Information shown
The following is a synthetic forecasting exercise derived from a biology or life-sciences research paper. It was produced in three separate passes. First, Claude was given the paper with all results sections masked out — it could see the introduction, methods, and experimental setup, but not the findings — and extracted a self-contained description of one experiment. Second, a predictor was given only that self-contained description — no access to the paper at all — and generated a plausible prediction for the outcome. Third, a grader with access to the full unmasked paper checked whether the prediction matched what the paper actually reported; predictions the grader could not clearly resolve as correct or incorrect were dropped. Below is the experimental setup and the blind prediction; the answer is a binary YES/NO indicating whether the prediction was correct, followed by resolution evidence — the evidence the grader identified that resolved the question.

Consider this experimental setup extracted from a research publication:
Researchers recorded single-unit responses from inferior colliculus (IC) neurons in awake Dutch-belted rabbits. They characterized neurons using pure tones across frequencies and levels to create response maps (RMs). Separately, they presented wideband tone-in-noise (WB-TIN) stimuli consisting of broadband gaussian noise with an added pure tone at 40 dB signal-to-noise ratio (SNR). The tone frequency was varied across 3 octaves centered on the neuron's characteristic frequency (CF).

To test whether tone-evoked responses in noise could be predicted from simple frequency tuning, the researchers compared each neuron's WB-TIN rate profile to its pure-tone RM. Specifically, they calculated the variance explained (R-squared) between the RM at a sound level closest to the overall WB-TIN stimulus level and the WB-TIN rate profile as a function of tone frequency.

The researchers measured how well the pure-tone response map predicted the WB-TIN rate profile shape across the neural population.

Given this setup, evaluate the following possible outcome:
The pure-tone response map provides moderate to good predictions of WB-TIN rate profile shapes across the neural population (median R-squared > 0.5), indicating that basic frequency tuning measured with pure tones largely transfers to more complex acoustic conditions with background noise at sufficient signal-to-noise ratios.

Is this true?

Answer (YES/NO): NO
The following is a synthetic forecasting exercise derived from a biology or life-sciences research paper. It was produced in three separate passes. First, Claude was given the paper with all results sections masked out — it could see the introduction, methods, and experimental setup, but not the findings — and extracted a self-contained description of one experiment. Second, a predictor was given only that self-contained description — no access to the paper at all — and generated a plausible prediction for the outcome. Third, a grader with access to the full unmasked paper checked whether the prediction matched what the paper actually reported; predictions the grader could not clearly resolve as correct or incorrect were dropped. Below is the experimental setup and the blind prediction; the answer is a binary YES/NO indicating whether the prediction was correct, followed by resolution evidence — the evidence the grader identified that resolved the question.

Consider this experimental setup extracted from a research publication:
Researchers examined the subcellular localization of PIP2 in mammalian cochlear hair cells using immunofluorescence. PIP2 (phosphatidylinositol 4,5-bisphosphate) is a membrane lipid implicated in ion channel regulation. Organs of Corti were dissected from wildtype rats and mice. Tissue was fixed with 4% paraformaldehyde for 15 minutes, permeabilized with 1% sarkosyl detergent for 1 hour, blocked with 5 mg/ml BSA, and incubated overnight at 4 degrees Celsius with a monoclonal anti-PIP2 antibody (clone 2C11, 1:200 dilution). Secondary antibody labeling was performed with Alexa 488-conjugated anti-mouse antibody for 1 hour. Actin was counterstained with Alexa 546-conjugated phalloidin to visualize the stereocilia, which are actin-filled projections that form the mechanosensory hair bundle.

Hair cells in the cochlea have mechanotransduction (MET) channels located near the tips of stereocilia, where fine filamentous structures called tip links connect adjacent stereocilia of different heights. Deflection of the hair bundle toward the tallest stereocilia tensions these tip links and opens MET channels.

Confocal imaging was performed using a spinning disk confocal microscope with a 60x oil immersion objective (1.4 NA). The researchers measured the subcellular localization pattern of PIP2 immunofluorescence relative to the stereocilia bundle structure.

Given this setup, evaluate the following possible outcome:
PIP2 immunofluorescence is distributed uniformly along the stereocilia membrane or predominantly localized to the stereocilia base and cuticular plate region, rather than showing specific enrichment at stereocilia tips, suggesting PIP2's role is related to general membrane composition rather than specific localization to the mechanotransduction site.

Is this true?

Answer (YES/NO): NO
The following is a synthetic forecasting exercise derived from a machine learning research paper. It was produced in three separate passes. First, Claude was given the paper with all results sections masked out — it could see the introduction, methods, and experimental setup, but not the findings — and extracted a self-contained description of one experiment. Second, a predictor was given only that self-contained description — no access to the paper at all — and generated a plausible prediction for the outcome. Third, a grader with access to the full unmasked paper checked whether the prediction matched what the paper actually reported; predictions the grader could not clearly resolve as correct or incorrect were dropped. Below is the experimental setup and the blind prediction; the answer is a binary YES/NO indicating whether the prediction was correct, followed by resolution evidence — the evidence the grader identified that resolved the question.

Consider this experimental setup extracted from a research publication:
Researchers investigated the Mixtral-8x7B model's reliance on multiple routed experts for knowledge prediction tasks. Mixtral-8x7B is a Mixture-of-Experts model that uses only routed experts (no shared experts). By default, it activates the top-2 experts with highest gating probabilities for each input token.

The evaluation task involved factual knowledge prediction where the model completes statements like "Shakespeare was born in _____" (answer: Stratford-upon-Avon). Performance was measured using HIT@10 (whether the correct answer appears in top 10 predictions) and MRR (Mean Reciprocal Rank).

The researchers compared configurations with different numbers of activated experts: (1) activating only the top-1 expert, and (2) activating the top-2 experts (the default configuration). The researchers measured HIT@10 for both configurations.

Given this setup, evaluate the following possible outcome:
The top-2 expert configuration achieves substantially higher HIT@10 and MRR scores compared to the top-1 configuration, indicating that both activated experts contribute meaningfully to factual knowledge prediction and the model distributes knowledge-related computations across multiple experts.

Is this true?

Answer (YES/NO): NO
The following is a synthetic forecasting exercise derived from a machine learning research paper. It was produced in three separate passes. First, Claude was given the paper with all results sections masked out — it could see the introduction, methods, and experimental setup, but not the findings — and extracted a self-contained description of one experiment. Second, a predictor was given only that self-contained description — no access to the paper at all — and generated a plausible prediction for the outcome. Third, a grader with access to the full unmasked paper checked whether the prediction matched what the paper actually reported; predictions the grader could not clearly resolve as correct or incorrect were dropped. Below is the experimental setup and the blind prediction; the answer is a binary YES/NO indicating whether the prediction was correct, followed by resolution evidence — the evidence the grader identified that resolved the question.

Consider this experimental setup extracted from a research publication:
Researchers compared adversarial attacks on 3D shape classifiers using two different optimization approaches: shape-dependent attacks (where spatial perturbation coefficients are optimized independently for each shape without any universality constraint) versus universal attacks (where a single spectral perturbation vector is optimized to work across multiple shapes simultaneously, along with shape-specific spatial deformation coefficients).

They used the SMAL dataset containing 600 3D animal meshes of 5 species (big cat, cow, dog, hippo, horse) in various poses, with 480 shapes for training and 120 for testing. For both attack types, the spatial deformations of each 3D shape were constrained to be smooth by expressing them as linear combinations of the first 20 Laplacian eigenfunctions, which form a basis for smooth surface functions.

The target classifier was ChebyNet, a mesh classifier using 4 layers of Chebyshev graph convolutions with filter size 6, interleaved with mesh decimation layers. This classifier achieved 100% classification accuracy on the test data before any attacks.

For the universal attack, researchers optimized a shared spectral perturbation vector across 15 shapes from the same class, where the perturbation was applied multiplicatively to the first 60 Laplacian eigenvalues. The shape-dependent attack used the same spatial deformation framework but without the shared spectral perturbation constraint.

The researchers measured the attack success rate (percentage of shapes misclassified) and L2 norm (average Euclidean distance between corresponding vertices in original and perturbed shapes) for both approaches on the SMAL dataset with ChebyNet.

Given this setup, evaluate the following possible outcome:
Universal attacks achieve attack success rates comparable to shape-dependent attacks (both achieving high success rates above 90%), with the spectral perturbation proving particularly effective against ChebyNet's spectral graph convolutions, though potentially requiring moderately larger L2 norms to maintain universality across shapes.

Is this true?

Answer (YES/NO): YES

What is required
Once you have read the data, reproduce all of it exactly.

Solved problem
The following is a synthetic forecasting exercise derived from a biology or life-sciences research paper. It was produced in three separate passes. First, Claude was given the paper with all results sections masked out — it could see the introduction, methods, and experimental setup, but not the findings — and extracted a self-contained description of one experiment. Second, a predictor was given only that self-contained description — no access to the paper at all — and generated a plausible prediction for the outcome. Third, a grader with access to the full unmasked paper checked whether the prediction matched what the paper actually reported; predictions the grader could not clearly resolve as correct or incorrect were dropped. Below is the experimental setup and the blind prediction; the answer is a binary YES/NO indicating whether the prediction was correct, followed by resolution evidence — the evidence the grader identified that resolved the question.

Consider this experimental setup extracted from a research publication:
Researchers recorded single-unit responses from inferior colliculus (IC) neurons in awake Dutch-belted rabbits. They characterized neurons using pure tones across frequencies and levels to create response maps (RMs). Separately, they presented wideband tone-in-noise (WB-TIN) stimuli consisting of broadband gaussian noise with an added pure tone at 40 dB signal-to-noise ratio (SNR). The tone frequency was varied across 3 octaves centered on the neuron's characteristic frequency (CF).

To test whether tone-evoked responses in noise could be predicted from simple frequency tuning, the researchers compared each neuron's WB-TIN rate profile to its pure-tone RM. Specifically, they calculated the variance explained (R-squared) between the RM at a sound level closest to the overall WB-TIN stimulus level and the WB-TIN rate profile as a function of tone frequency.

The researchers measured how well the pure-tone response map predicted the WB-TIN rate profile shape across the neural population.

Given this setup, evaluate the following possible outcome:
The pure-tone response map provides moderate to good predictions of WB-TIN rate profile shapes across the neural population (median R-squared > 0.5), indicating that basic frequency tuning measured with pure tones largely transfers to more complex acoustic conditions with background noise at sufficient signal-to-noise ratios.

Is this true?

Answer (YES/NO): NO
The following is a synthetic forecasting exercise derived from a biology or life-sciences research paper. It was produced in three separate passes. First, Claude was given the paper with all results sections masked out — it could see the introduction, methods, and experimental setup, but not the findings — and extracted a self-contained description of one experiment. Second, a predictor was given only that self-contained description — no access to the paper at all — and generated a plausible prediction for the outcome. Third, a grader with access to the full unmasked paper checked whether the prediction matched what the paper actually reported; predictions the grader could not clearly resolve as correct or incorrect were dropped. Below is the experimental setup and the blind prediction; the answer is a binary YES/NO indicating whether the prediction was correct, followed by resolution evidence — the evidence the grader identified that resolved the question.

Consider this experimental setup extracted from a research publication:
Researchers examined the subcellular localization of PIP2 in mammalian cochlear hair cells using immunofluorescence. PIP2 (phosphatidylinositol 4,5-bisphosphate) is a membrane lipid implicated in ion channel regulation. Organs of Corti were dissected from wildtype rats and mice. Tissue was fixed with 4% paraformaldehyde for 15 minutes, permeabilized with 1% sarkosyl detergent for 1 hour, blocked with 5 mg/ml BSA, and incubated overnight at 4 degrees Celsius with a monoclonal anti-PIP2 antibody (clone 2C11, 1:200 dilution). Secondary antibody labeling was performed with Alexa 488-conjugated anti-mouse antibody for 1 hour. Actin was counterstained with Alexa 546-conjugated phalloidin to visualize the stereocilia, which are actin-filled projections that form the mechanosensory hair bundle.

Hair cells in the cochlea have mechanotransduction (MET) channels located near the tips of stereocilia, where fine filamentous structures called tip links connect adjacent stereocilia of different heights. Deflection of the hair bundle toward the tallest stereocilia tensions these tip links and opens MET channels.

Confocal imaging was performed using a spinning disk confocal microscope with a 60x oil immersion objective (1.4 NA). The researchers measured the subcellular localization pattern of PIP2 immunofluorescence relative to the stereocilia bundle structure.

Given this setup, evaluate the following possible outcome:
PIP2 immunofluorescence is distributed uniformly along the stereocilia membrane or predominantly localized to the stereocilia base and cuticular plate region, rather than showing specific enrichment at stereocilia tips, suggesting PIP2's role is related to general membrane composition rather than specific localization to the mechanotransduction site.

Is this true?

Answer (YES/NO): NO
The following is a synthetic forecasting exercise derived from a machine learning research paper. It was produced in three separate passes. First, Claude was given the paper with all results sections masked out — it could see the introduction, methods, and experimental setup, but not the findings — and extracted a self-contained description of one experiment. Second, a predictor was given only that self-contained description — no access to the paper at all — and generated a plausible prediction for the outcome. Third, a grader with access to the full unmasked paper checked whether the prediction matched what the paper actually reported; predictions the grader could not clearly resolve as correct or incorrect were dropped. Below is the experimental setup and the blind prediction; the answer is a binary YES/NO indicating whether the prediction was correct, followed by resolution evidence — the evidence the grader identified that resolved the question.

Consider this experimental setup extracted from a research publication:
Researchers investigated the Mixtral-8x7B model's reliance on multiple routed experts for knowledge prediction tasks. Mixtral-8x7B is a Mixture-of-Experts model that uses only routed experts (no shared experts). By default, it activates the top-2 experts with highest gating probabilities for each input token.

The evaluation task involved factual knowledge prediction where the model completes statements like "Shakespeare was born in _____" (answer: Stratford-upon-Avon). Performance was measured using HIT@10 (whether the correct answer appears in top 10 predictions) and MRR (Mean Reciprocal Rank).

The researchers compared configurations with different numbers of activated experts: (1) activating only the top-1 expert, and (2) activating the top-2 experts (the default configuration). The researchers measured HIT@10 for both configurations.

Given this setup, evaluate the following possible outcome:
The top-2 expert configuration achieves substantially higher HIT@10 and MRR scores compared to the top-1 configuration, indicating that both activated experts contribute meaningfully to factual knowledge prediction and the model distributes knowledge-related computations across multiple experts.

Is this true?

Answer (YES/NO): NO
The following is a synthetic forecasting exercise derived from a machine learning research paper. It was produced in three separate passes. First, Claude was given the paper with all results sections masked out — it could see the introduction, methods, and experimental setup, but not the findings — and extracted a self-contained description of one experiment. Second, a predictor was given only that self-contained description — no access to the paper at all — and generated a plausible prediction for the outcome. Third, a grader with access to the full unmasked paper checked whether the prediction matched what the paper actually reported; predictions the grader could not clearly resolve as correct or incorrect were dropped. Below is the experimental setup and the blind prediction; the answer is a binary YES/NO indicating whether the prediction was correct, followed by resolution evidence — the evidence the grader identified that resolved the question.

Consider this experimental setup extracted from a research publication:
Researchers compared adversarial attacks on 3D shape classifiers using two different optimization approaches: shape-dependent attacks (where spatial perturbation coefficients are optimized independently for each shape without any universality constraint) versus universal attacks (where a single spectral perturbation vector is optimized to work across multiple shapes simultaneously, along with shape-specific spatial deformation coefficients).

They used the SMAL dataset containing 600 3D animal meshes of 5 species (big cat, cow, dog, hippo, horse) in various poses, with 480 shapes for training and 120 for testing. For both attack types, the spatial deformations of each 3D shape were constrained to be smooth by expressing them as linear combinations of the first 20 Laplacian eigenfunctions, which form a basis for smooth surface functions.

The target classifier was ChebyNet, a mesh classifier using 4 layers of Chebyshev graph convolutions with filter size 6, interleaved with mesh decimation layers. This classifier achieved 100% classification accuracy on the test data before any attacks.

For the universal attack, researchers optimized a shared spectral perturbation vector across 15 shapes from the same class, where the perturbation was applied multiplicatively to the first 60 Laplacian eigenvalues. The shape-dependent attack used the same spatial deformation framework but without the shared spectral perturbation constraint.

The researchers measured the attack success rate (percentage of shapes misclassified) and L2 norm (average Euclidean distance between corresponding vertices in original and perturbed shapes) for both approaches on the SMAL dataset with ChebyNet.

Given this setup, evaluate the following possible outcome:
Universal attacks achieve attack success rates comparable to shape-dependent attacks (both achieving high success rates above 90%), with the spectral perturbation proving particularly effective against ChebyNet's spectral graph convolutions, though potentially requiring moderately larger L2 norms to maintain universality across shapes.

Is this true?

Answer (YES/NO): YES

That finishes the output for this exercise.